Jenny Turner

Jenny Turner is a contributing editor at the LRB, for which she first wrote in 1991 (on James Kelman and Janice Galloway). She has written more than sixty pieces for the paper since then, on subjects including Muriel Spark, Trainspotting, Tolkien, Ayn Rand, David Foster Wallace, Angela Carter, Mark Fisher, Debbie Harry, Hannah Arendt and Gillian Rose.

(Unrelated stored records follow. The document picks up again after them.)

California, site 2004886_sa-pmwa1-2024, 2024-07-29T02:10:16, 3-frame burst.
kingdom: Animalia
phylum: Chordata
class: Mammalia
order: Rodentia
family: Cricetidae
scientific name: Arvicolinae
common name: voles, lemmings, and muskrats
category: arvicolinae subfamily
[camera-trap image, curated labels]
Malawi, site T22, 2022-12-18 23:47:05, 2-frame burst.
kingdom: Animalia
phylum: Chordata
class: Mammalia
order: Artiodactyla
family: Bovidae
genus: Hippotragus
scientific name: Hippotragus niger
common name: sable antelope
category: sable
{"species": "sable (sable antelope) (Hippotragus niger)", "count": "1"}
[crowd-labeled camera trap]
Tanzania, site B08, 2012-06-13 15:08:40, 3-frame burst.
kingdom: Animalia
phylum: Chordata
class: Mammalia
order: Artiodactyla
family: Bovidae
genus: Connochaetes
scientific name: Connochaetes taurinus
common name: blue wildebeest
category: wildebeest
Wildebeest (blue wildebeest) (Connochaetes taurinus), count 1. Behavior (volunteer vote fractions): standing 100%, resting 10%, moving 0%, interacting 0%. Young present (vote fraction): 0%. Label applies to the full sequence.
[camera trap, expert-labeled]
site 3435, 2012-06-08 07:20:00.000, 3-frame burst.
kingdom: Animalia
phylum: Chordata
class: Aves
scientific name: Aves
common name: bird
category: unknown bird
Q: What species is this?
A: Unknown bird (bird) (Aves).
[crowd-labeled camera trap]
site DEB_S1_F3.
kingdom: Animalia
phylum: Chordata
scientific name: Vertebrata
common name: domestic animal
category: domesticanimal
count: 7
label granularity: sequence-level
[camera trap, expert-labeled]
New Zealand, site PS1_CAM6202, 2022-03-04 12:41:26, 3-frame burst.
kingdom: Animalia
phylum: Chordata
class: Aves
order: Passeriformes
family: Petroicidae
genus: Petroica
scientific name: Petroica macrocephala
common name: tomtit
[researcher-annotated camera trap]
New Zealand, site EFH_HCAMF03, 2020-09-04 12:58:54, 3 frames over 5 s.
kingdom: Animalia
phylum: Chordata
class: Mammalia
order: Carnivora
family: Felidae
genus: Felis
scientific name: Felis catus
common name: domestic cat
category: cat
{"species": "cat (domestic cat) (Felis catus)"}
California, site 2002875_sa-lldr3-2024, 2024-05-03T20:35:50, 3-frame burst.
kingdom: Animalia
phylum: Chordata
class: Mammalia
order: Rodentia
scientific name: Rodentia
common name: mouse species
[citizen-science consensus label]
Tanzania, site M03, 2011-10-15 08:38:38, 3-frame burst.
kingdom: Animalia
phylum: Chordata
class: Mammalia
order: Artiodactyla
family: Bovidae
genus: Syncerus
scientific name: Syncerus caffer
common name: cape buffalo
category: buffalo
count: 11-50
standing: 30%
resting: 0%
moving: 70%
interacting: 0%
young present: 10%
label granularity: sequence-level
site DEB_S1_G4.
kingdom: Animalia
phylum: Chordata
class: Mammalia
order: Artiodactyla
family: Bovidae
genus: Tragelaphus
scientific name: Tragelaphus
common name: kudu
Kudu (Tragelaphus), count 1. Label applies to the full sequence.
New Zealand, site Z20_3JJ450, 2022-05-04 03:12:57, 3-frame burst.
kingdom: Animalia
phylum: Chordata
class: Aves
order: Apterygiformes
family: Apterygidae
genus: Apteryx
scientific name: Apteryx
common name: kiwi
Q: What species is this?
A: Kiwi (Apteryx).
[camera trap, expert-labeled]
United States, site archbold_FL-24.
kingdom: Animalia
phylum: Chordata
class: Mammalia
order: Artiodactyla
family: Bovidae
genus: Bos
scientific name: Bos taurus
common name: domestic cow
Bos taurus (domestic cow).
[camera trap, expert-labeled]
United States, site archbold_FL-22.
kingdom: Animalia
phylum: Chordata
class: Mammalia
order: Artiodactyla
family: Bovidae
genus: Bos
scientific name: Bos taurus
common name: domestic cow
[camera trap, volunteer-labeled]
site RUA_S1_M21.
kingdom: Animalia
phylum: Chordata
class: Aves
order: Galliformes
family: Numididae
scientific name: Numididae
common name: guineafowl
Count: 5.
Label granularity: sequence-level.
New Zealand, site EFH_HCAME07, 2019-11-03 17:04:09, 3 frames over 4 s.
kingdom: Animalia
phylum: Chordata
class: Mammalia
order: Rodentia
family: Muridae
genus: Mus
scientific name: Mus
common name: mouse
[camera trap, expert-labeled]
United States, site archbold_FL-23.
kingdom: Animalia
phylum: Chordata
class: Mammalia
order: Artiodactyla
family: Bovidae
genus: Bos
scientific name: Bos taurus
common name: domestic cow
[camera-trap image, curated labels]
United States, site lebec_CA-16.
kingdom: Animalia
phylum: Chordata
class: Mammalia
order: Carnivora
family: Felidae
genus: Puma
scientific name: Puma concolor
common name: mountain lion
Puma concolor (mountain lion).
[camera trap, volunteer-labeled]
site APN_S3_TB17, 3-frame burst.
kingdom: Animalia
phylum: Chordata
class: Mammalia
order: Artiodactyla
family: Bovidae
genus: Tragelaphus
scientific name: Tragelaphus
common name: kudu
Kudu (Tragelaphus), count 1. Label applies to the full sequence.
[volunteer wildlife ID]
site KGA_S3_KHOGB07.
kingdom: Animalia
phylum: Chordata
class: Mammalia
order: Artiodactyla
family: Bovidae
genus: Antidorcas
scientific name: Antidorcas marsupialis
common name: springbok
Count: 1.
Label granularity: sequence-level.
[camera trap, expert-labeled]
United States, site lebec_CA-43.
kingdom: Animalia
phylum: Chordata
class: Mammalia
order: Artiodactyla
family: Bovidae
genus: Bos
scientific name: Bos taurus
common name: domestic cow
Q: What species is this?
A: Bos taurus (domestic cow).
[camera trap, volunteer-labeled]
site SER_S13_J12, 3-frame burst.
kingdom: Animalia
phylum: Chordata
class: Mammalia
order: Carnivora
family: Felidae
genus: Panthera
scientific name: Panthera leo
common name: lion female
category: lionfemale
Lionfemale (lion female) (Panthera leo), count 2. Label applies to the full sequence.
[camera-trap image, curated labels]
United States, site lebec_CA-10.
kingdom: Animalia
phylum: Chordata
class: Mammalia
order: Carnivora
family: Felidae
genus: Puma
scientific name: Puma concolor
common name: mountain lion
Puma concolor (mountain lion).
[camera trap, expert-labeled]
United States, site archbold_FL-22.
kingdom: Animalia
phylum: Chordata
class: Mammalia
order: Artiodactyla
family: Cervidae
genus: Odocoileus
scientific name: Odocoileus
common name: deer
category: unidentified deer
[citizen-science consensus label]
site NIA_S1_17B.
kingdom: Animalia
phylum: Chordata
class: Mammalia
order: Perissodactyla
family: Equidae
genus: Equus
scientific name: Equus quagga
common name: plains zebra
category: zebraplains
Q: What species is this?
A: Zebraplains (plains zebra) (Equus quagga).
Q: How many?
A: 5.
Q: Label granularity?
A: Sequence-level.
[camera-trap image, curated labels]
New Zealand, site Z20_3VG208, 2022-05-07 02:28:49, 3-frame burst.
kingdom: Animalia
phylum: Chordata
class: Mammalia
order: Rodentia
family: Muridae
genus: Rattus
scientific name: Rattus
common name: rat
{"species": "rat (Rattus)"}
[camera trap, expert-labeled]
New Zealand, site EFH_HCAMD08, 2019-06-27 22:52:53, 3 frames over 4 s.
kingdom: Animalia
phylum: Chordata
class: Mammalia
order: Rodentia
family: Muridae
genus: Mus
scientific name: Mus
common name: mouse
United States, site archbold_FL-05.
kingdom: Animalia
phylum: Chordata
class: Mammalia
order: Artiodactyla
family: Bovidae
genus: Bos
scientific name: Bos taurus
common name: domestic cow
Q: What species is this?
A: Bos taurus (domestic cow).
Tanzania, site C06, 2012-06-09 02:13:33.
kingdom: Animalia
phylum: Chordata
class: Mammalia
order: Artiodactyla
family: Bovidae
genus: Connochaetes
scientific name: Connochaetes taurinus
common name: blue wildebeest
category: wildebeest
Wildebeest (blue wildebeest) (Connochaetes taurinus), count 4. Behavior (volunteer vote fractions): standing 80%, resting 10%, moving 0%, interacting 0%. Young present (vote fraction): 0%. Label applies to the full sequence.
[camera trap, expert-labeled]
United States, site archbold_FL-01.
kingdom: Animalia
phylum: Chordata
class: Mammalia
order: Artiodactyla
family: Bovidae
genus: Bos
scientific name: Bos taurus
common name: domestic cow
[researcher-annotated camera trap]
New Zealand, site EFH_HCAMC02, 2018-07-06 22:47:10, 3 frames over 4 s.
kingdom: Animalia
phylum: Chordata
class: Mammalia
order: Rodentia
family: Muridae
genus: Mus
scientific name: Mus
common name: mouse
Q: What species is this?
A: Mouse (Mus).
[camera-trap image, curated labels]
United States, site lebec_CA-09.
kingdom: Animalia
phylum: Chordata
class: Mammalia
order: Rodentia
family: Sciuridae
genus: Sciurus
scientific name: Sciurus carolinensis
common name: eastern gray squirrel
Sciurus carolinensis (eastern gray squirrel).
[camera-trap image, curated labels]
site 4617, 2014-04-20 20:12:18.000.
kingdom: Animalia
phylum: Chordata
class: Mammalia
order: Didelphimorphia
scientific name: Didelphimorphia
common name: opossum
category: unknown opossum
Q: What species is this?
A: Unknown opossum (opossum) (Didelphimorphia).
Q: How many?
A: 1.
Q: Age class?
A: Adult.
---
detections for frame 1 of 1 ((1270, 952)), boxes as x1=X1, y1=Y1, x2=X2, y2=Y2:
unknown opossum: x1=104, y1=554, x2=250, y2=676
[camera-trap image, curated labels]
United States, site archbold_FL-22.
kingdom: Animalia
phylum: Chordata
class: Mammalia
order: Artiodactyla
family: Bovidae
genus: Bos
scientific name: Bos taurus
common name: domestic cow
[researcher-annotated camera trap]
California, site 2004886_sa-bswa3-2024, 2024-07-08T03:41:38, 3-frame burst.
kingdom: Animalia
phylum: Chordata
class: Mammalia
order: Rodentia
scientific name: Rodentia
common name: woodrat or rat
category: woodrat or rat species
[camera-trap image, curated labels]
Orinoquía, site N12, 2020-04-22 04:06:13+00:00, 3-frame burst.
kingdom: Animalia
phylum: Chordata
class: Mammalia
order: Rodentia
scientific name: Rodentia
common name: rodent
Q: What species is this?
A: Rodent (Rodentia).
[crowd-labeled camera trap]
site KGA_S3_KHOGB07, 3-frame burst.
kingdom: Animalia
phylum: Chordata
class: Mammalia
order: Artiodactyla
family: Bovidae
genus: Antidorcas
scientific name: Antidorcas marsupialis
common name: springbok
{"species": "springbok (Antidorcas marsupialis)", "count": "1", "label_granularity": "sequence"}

Scottish Men and Scottish Women

Jenny Turner, 27 June 1991

James Kelman was born in Glasgow in 1946. After spells in the US as a teenager, London as a young adult, he returned to Glasgow, where he now lives and works. Janice Galloway was born in Ayrshire in 1956. She worked in Ayrshire as a schoolteacher until recently, when she started making enough money from her writing to give up teaching and move to Glasgow. Kelman spotted Galloway’s first completed story, ‘It was’, in 1985, and encouraged her to submit it to Edinburgh Review, the quarterly magazine which publishes work-in-progress from Kelman and other Scottish writers. Galloway went on, as Kelman had before her, to publish her first big book, the 1990 novel The trick is to keep breathing, with Polygon, the small publisher of which Edinburgh Review is a part.